Su símbolo más conocido es el “Arca de Noé”, que navega sobre las aguas del diluvio conteniendo y resguardando todos los elementos necesarios para la restauración de un nuevo ciclo de vida en la Tierra. Simboliza así, tanto en la naturaleza material como en la espiritual, ese poder que hace que nada se pierda y todo pueda volver a nacer. De hecho, el arca se representa flotando sobre la superficie de las aguas (que simbolizan la materia primordial) y, al igual que el huevo del mundo (el primer germen de la vida), navega en el espacio como símbolo que representa la esperanza de un nuevo renacimiento.
R.Guénon ha descubierto sutiles analogías entre el Arca de Noé y el Arco Iris, destacando la importancia de su complementariedad, ya que el Arco Iris aparece por encima del Arca de Noé como garantía de la Nueva Alianza, el pacto hecho por Dios con el patriarca hebreo después del diluvio, y cuya señal visible es el arco iris. Se trata por eso de dos símbolos análogos, pero inversos y complementaros: el arco, en la parte superior, es signo del restablecimiento del orden preservado por el arca que, en la parte inferior, lo complementa en forma de nave como una media luna, dando lugar al círculo perfecto de la totalidad. Son dos mitades que simbolizan también el cielo y la tierra, la unidad del todo, un signo de esperanza y de cambio favorable a la evolución de todos los seres creados, cuyas semillas han quedado preservadas a buen recaudo en el arca, y expuesto a la vista de todos por la magnificencia y luminosidad del arco iris como signo de la promesa divina de no volver a inundar la tierra.
En un sentido biológico puede considerarse también el arca como una matriz o un corazón, ambos símbolos de eternidad. No olvidemos que el corazón era la única víscera que los egipcios dejaban en el interior de la momia como centro necesario al cuerpo para volver a encarnar, manteniendo así la rueda de la vida con su eterno y cíclico devenir.

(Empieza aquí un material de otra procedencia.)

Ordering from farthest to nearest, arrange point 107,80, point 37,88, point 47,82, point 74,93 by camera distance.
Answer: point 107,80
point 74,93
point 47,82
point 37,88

En la mitología sudanesa hay una tradición en la que se cuenta que Nommo, uno de los dioses estelares provenientes de la estrella Sirio que vinieron a ayudar a la Humanidad en sus inicios, envió a los hombres al herrero primitivo que, descendiendo a través del Arco Iris, les trajo el Arca que contenía una pareja de todos los seres vivos, animales, vegetales y minerales, además del conocimiento de todas las técnicas necesarias para que los hombres aprendieran a sobrevivir por sí mismos: cultivar la tierra, construir poblados, etc. También hay relatos similares en las culturas mesopotámicas y babilónicas.
Clemente de Alejandría habla en los Stromata (6,11) de la construcción del arca de Noé: “hecha siguiendo las instrucciones divinas, según significaciones cargadas de sentido.” El arca medía 300 codos de longitud, 50 de anchura y 30 de altura, y terminaba en un solo codo que se afinaba más y más hacia arriba, de donde se deduce su significativa forma de pirámide, símbolo de la llama siempre ascendente de la evolución que, en su ansiedad de cielo, busca sus orígenes para volver a la totalidad de lo Uno.
En la tradición bíblica y cristiana, el arca de Noé es uno de los símbolos más ricos: simboliza el encargo que hizo Dios al patriarca hebreo de construir un espacio cerrado donde pudieran salvaguardarse las semillas de todas las formas de vida, una especie de santuario móvil que garantizara la posterior alianza de Dios con el pueblo elegido como representante de toda la humanidad.
Otro punto importante a tener en cuenta es que en el arca se conservan también todos los conocimientos sagrados. Acatando la orden divina, Noé preservó en el arca la historia de la humanidad con toda su sabiduría antediluviana, es decir, todas las tradiciones y conocimientos de las edades antiguas que constituían la trayectoria hasta entonces de nuestro caminar por este mundo. De ahí que el arca se considere también como un símbolo del “cofre del tesoro”, pues contenía no solo una pareja de todas las criaturas físicas manifestadas desde la creación, o sea, las semillas que deberían fructificar en la era siguiente, sino que también era el contenedor de todo el conjunto de conocimientos acumulados, de toda la sabiduría de la vida que habían ido atesorando los seres humanos hasta el momento de iniciarse el diluvio. Este destruye las formas, pero no el fondo ni la fuerza interior de las cosas creadas, por lo que –luego de su destrucción purificadora y regeneradora– hace posible la reencarnación de la vida en una nueva era para la humanidad.